• DOCUMENT SECTION
============

This differs from the smpl (Offline mesh partitioning (sequential_mesh_dump / sequential_mesh_load)) workflow, which stores only the mesh topology (no quantities).

When to use this approach

Situation	Recommendation
Full domain + quantities fits in rank-0 RAM at runtime	`distribute()` (simpler, no preprocessing step)
Quantities are expensive to recompute per rank (large DEM fits)	This workflow — dump once with quantities, reload many times
Mesh fits in rank-0 RAM but you want MPI startup to be near-instant	This workflow — partition files are already split per rank
Quantities come from a function / DEM, no need to store them	Offline mesh partitioning (sequential_mesh_dump / sequential_mesh_load) (mesh-only, smaller files)
Mesh is too large for rank-0 RAM at runtime but a preprocessing node has sufficient memory	Offline mesh partitioning (sequential_mesh_dump / sequential_mesh_load) (mesh-only workflow)

Memory comparison

For a mesh with N triangles and P quantities:

Workflow	Rank-0 peak RAM	Required at runtime
`distribute`	O(N) × (mesh + P qty)	MPI job running
`sequential_distribute_dump` / `load`	O(N) × (mesh + P qty) (preprocessing)	Only per-rank partition
`sequential_mesh_dump` / `load`	O(N) × mesh only (preprocessing)	Only per-rank partition

API

anuga.sequential_distribute_dump(domain, numprocs=1, verbose=False, partition_dir='.', debug=False, parameters=None, num_workers=1, single_file=True)[source]

Partition a domain and write one pickle file per rank.

============

• TASKS TO PERFORM
A. List the names of every parameter in the signature of `anuga.sequential_distribute_dump` given in the partitioning documentation above.
B. Answer these from the partitioning documentation above:
(i) What does the smpl workflow store?
(ii) What rank-0 peak RAM does the memory comparison give for `sequential_mesh_dump` / `load`?
(iii) What does `anuga.sequential_distribute_dump` write?

• STORED DATA
============

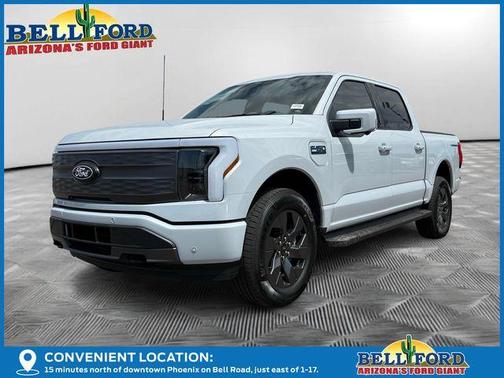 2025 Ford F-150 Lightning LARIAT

============

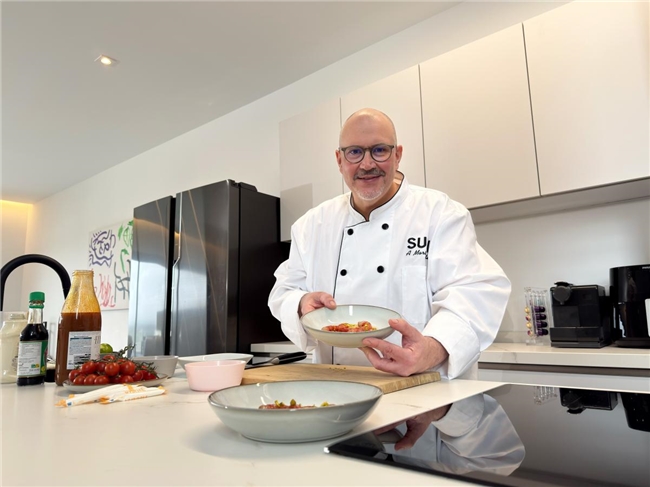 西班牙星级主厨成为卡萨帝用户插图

============

• RESULTS BY TASK
A. domain, numprocs, verbose, partition_dir, debug, parameters, num_workers, single_file

B.
(i) It stores only the mesh topology, with no quantities.
(ii) O(N) × mesh only, during preprocessing.
(iii) It writes one pickle file per rank.